The Kfar Monash horde is one of the more curious displays in the Israel Museum.  It is very early.  Some even make these bronze pieces contemporary with those found in the Cave of the Treasure (another large stash of unusually fine bronzes thought to date to the Chalcolithic period) although Ben Tor makes a good case for a later date.  The casting evinces a high level of excellence.   Furthermore, some of the spear heads are Huge!  The largest is 66 cm long and weighs slightly more than 2 kilograms.   If fitted to a properly balanced shaft it would make for an exceptionally cumbersome weapon.  A short English pike typically weighed 2.5 kg’s… heavy ash pole included!   Hestrin and Tadmor thought the larger spear heads from the Kfar Monash hoard might be used for ceremonial purposes.  9  I think Yadin suggested that they may have been used to dismantle enemy fortifications. 10  Also found among this hoard were copper plates probably used for armor.  They are also unusually large.  (The average size is 11 x 4.5 cm.)11  Typical scale armor from later periods uses bronze plates that are about 1/4 the size.   12   These weapons and tools probably date to the end of the Early Bronze Age.
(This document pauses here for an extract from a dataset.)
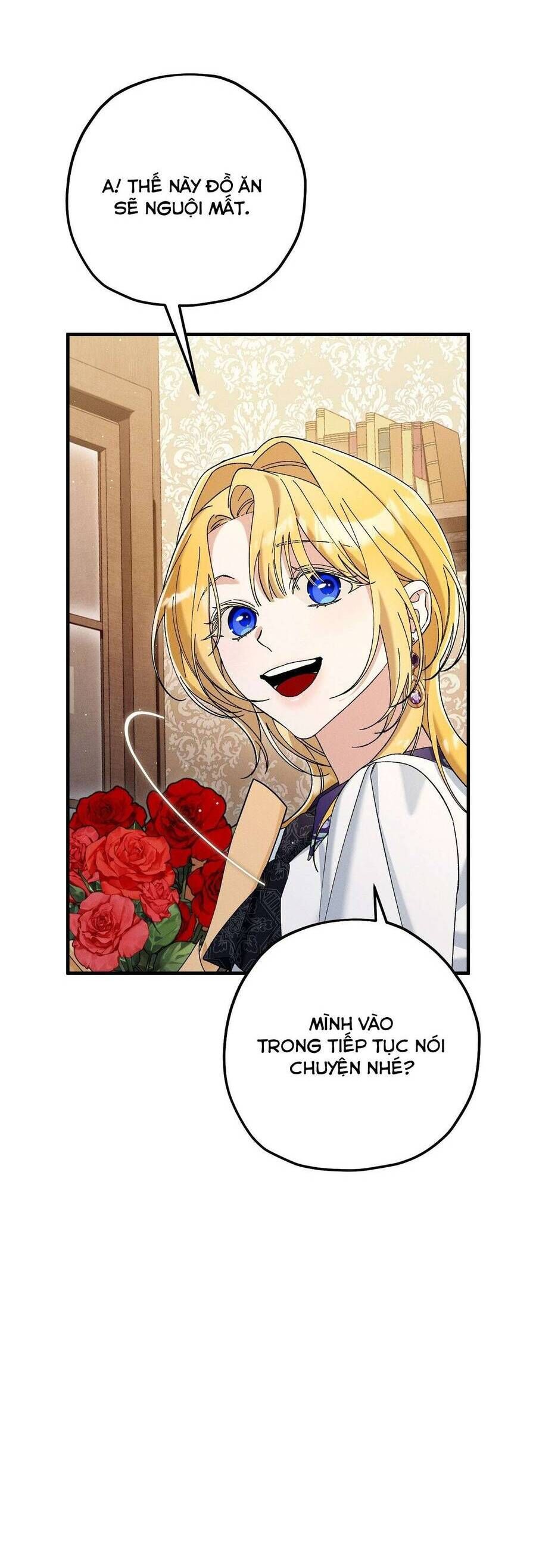 Dinh Thự Của Dã Thú Chapter 91 - 19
  1. anak = anax = seren = tyranos = king ???
  2. The “Stelae of the Year 400” of Ramesses II discovered at San el-Hagar describes the coming to Tanis of Seti I, father of Ramesses II, in the capacity of vizir for Haremheb in order to celebrate a festival commemorating the 400th anniversary of the inauguration of the Seth cult in that place. – 1723 BC.  Mazar, B., et al. (1986). The early Biblical period : historical studies. Jerusalem, Israel Exploration Society.
  3. Margalith, O. (1994). The Sea Peoples in the Bible. Wiesbaden, Harrassowitz.
  4. ibid
  5. It has been suggested that the bed was actually a sarcophagus.
  6. The Genesis list does not include the Hivites in the BHS but they do appear in the in the LXX.
  7. Now Mycenae may have been a small place, and many of the towns of that age may appear comparatively insignificant, but no exact observer would therefore feel justified in rejecting the estimate given by the poets and by tradition of the magnitude of the armament. For I suppose if Lacedaemon were to become desolate, and the temples and the foundations of the public buildings were left, that as time went on there would be a strong disposition with posterity to refuse to accept her fame as a true exponent of her power. And yet they occupy two-fifths of Peloponnese and lead the whole, not to speak of their numerous allies without. Still, as the city is neither built in a compact form nor adorned with magnificent temples and public edifices, but composed of villages after the old fashion of Hellas, there would be an impression of inadequacy. Whereas, if Athens were to suffer the same misfortune, I suppose that any inference from the appearance presented to the eye would make her power to have been twice as great as it is. We have therefore no right to be skeptical, nor to content ourselves with an inspection of a town to the exclusion of a consideration of its power.  (Thucydides, Book 1)
  8. O. Margalith, in loc.
  9. Hestrin, R. and M. Tadmor (1963). “A Hoard of Tools and Weapons from Kfar Monash.” Israel Exploration Journal 13(4): 281)
  10. A similar large spear head was found in level XVIII at Megiddo. (Ben-Tor, A. (1971). “The Date of the Kfar Monash Hoard.” Israel Exploration Journal 21(4): 201-206.)